Gösterilen Metin -

SİYASET

Fehmi Koru : Gilad Shalit’i hatırlayınız

Tarih
23 Eylül 2014
İzlenme
Kişi
Yazar
Fehmi Koru

23 Eylül 2014... Sağda-solda çıkan yazılara ve televizyon yorumlarına bakarsanız, herkesi sevindirdiği sanılan rehinelerin ailelerine kavuşturulması olayının, bazılarını müthiş üzdüğünü anlayıp şaşırabilirsiniz. Masum sorularla başlayıp doğrudan ithamlara dönüşen zırvaları gündeme taşıyanlara, herhalde ‘bravo’ dememiz gerekiyor...

 

Zihinleri fazla mesai yaptığı için bu ‘bravo’...

Veriler -
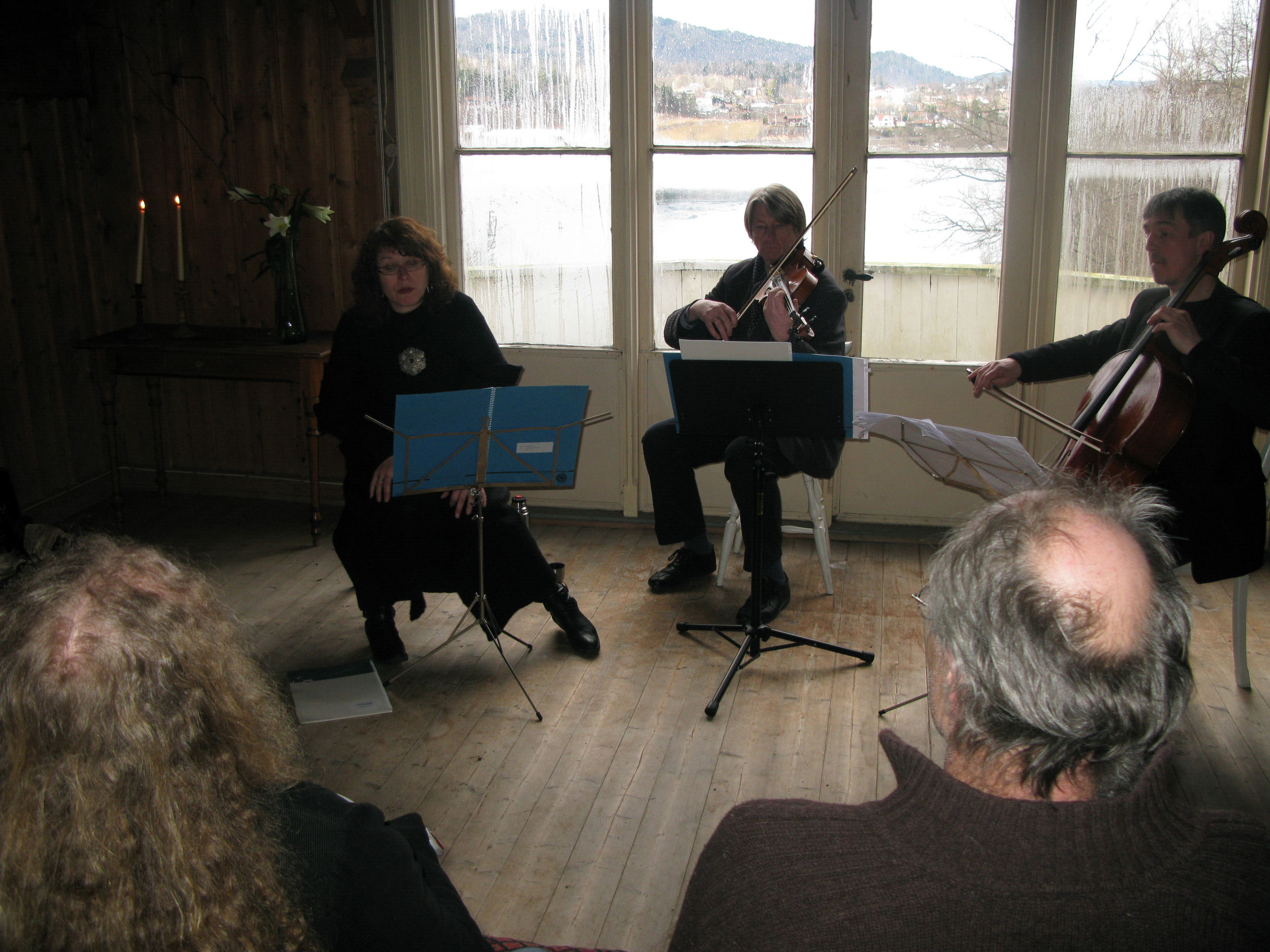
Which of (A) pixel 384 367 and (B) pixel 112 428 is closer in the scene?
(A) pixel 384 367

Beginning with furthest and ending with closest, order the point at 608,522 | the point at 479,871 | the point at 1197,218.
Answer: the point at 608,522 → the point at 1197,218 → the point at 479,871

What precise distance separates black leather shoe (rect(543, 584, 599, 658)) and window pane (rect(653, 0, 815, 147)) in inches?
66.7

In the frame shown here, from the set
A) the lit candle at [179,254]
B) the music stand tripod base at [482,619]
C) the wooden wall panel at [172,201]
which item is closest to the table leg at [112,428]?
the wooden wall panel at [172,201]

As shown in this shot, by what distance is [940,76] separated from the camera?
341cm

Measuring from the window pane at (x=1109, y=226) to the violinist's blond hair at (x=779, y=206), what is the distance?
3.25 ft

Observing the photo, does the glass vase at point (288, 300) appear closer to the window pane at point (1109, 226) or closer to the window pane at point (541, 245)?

Çözülecek Görevler -
a: Rehinelerle ilgili köşe yazısında "23 Eylül 2014..." ile başlayıp "herhalde ‘bravo’ dememiz gerekiyor..." ifadesine kadar süren bölümü, "zırvaları" yerine "iddiaları" koyarak değiştirip yeniden yazın.
b: Rehinelerle ilgili köşe yazısını bittiği noktadan itibaren sürdürün.

Alıştırma Yanıtları -
a:
23 Eylül 2014... Sağda-solda çıkan yazılara ve televizyon yorumlarına bakarsanız, herkesi sevindirdiği sanılan rehinelerin ailelerine kavuşturulması olayının, bazılarını müthiş üzdüğünü anlayıp şaşırabilirsiniz. Masum sorularla başlayıp doğrudan ithamlara dönüşen iddiaları gündeme taşıyanlara, herhalde ‘bravo’ dememiz gerekiyor...

b:
Gilad Shalit ismini herhalde unutmuş olamazsınız. 2006 yılında Hamas tarafından kaçırılan İsrailli asker, ‘rehine’ tutulduğu beş yıldan fazla süre içerisinde, neredeyse her gün, dünya medyasında kendine yer bulabilmişti. Sonunda, İsrail yönetimi, ‘er Gilad’ diye ünlenen askerini, Hamas’ın elinden, cezaevlerinde bulunan tam 1027 Filistinli mahkûmu serbest bırakma karşılığı geri alabilmişti.

 

Herhalde şimdi hatırladınız.

 

Bazıları ‘teröristle pazarlık yapılmaz’ kuralını teröristlerin ellerine geçirdiği insanları infaz etmesine ‘fetva’ olarak anlıyor. Oysa, o kural, dünyanın her tarafında, bayağı esnek uygulanıyor. Aksi halde İsrail Gilad Shalit’i asla geri alamaz, Amerika da Lübnan’daki bir militan grubun kaçırdığı yedi vatandaşını hiçbir zaman özgürlüğüne kavuşturamazdı.

 

Bilmiyorum, ‘İran-Kontra krizi’ adıyla ünlenen olayı (1985) da hatırlatmam gerekir mi?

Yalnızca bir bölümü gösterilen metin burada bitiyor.